Do You Have To Meet Certain Criteria In Order To File For Bankruptcy?
Interviewer: The first question I’m going to ask is how do I know if I qualify to file a bankruptcy, either a Chapter 7 or a 13?
Your Income Determines Which Bankruptcy Option Is Better For Your Situation
Vance: Everybody qualifies for either one. When considering which option is better for you, a Chapter 13 income determines what kind of bankruptcy you qualify for. That’s the first thing we look at, your income.
If your income is above the median and that changes every month that will be something we take into consideration. The median income is based on household size. If your income is above that, then there’s a presumption that you have to file a Chapter 13 and pay back some of your debt. That was the whole purpose of the change in October of 2005. That was when they had the big change of the bankruptcy laws to force people who could afford to pay something into a Chapter 13 payment plan.
The Average Payment Plan In A Chapter 13 Bankruptcy Is 15 To 20 Cents On The Dollar Of The Total Debt You Have Accumulated
However, it didn’t work. Before October 2005, 75% of my bankruptcy were Chapter 7, 25% were Chapter 13, now it’s about a 60-40 split. The people who can afford to pay something are paying something back. The plans can range anywhere from 1% of what you owe to 100% of what you owe. The average repayment plan is about 15 to 20 cents on the dollar.
You come and you talk to me and we determine what option you should file. Many attorneys go through the means test, which is something they adopted in October 2005 and it looks like a tax return. You go through the items add in income and expenses and their 401K deductions and then insurance deductions. At the end of the form, if you have more than x amount of dollars left over at the end of the month, then you don’t qualify for a Chapter 7. You have to file a Chapter 13.

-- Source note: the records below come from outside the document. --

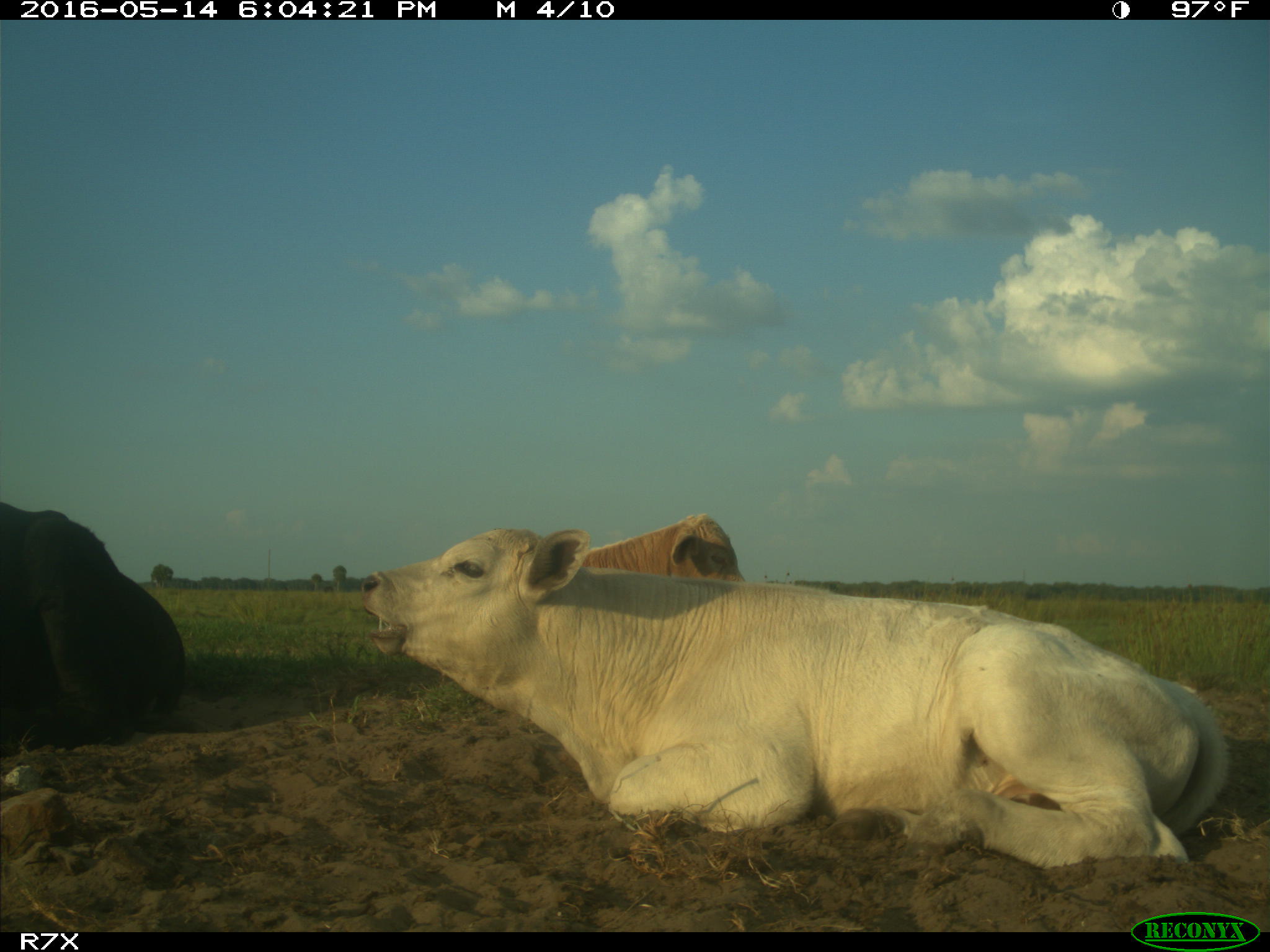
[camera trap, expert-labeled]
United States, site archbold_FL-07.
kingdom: Animalia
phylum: Chordata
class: Mammalia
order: Artiodactyla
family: Bovidae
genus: Bos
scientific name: Bos taurus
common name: domestic cow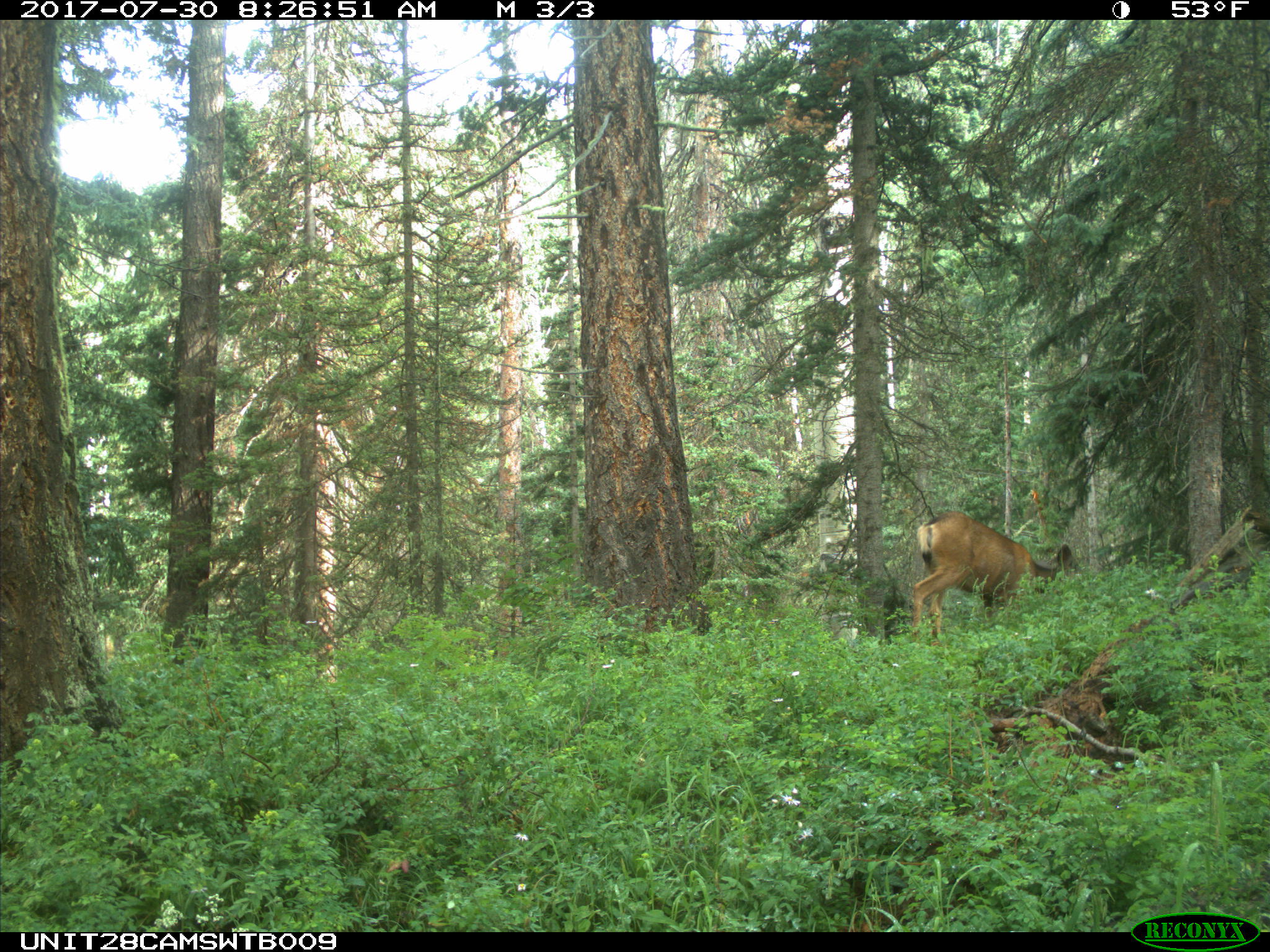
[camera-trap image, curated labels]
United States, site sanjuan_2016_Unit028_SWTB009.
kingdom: Animalia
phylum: Chordata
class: Mammalia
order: Artiodactyla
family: Cervidae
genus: Odocoileus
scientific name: Odocoileus hemionus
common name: mule deer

Some People Who Qualify For A Chapter 7 Choose A Chapter 13 To Retain Their Possessions
Income is a big determining factor. Then some people, even though they do qualify for a Chapter 7, they’re looking at saving their homes or saving their cars so they’d have to file a Chapter 13 if they wanted to do that.
Interviewer: You couldn’t actually keep your home or your cars under Chapter 7, only Chapter 13 allows you to retain these items?
Vance: No, you can keep your cars but some people desire to save their homes but they’re seriously behind on the mortgage.
If You Are Filing A Chapter 7, You Must Be Current On Your Home And Car Payments In Order To Retain Ownership
Only Chapter 13 gives you a method to put the arrearage, which is the amount of money you’re behind on your home and your car into the plan to pay it off. People that file Chapter 7 can’t keep their homes and their cars unless they are current on the payments.